### Exercise brief
Answer these questions about the essay on Joe Versus the Volcano below:
(a) In what year did the film premiere?
(b) Which earlier film won Shanley the Oscar for Best Original Screenplay?
(c) What condition does Graynamore tell Joe he has?

### Text block
REFLECTIONS ON FILM CULTURE

Dormant ‘VOLCANO’ Erupts

JOE VERSUS THE VOLCANO

“It is not an entirely successful movie,” Roger Ebert wrote back in 1990 when Joe Versus the Volcano premiered, “but it is new and fresh and not shy of taking chances. And the dialogue in it is actually worth listening to, because it is written with wit and romance.”

Alas Roger was one of the few susceptible to the wit and romance of John Patrick Shanley’s film maudit, a deliciously spectacular piece of cinematic insanity of the sort that Hollywood used to allow in the wake of a major success. The success in this case was Moonstruck, a romantic comedy bonanza that won Shanley the Oscar for Best Original Screenplay in 1987 along with the Best Actress prize for Cher and Best Supporting Actress for Olympia Dukakis. Now given the full moviemaking reins with apparently no one to “rein him in,” Shanley set about creating a cross between Frank Capra’s “forgotten man” saga Meet John Doe and King Vidor’s south sea volcanic insanity Bird of Paradise. It tells of a “John Doe” named Joe (Tom Hanks) stuck in a hellish dead-end job (a rectal probe manufacturing company) who learns from an eccentric millionaire named Graynamore (Lloyd Bridges) that he has only a few months to live thanks to a condition called a “brain cloud.”  That being the case Joe is invited by Graynamore to take an all-expenses-paid cruise to a remote Pacific Island and jump into its highly active volcano, thus “appeasing the Gods” and allowing Graynamore the opportunity to gain further millions from the rare mineral found on that island, pivotal to the manufacture of “superconductors.”

### Dataset excerpt
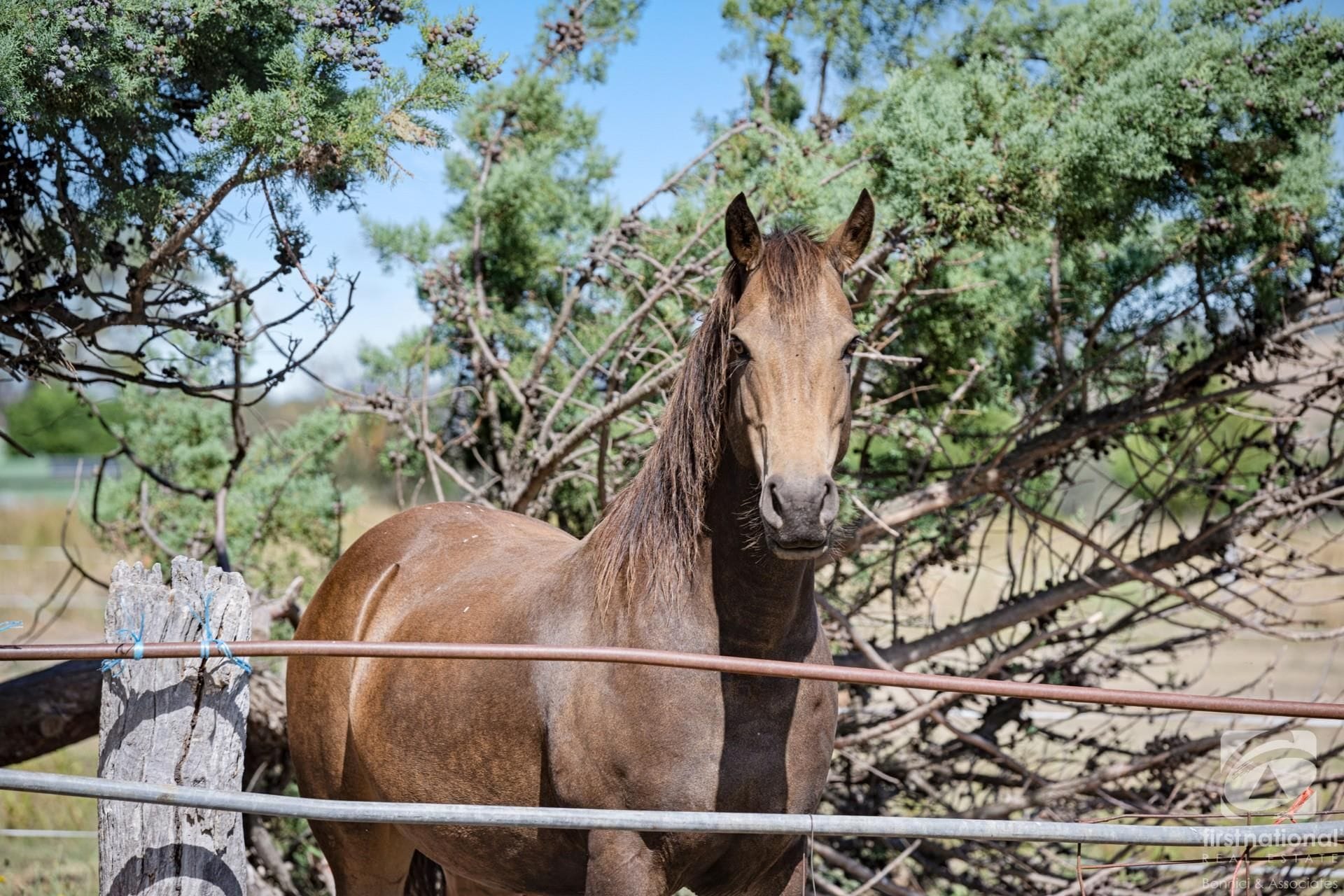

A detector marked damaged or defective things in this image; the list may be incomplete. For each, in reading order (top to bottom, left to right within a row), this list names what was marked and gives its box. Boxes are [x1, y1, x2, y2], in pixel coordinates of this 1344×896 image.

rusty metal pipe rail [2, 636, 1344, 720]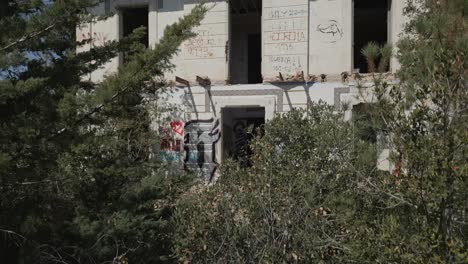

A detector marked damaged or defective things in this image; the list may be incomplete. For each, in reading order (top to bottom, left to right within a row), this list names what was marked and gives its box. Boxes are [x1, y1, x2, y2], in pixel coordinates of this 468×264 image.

### The answer
(a) 1990
(b) Moonstruck
(c) A "brain cloud"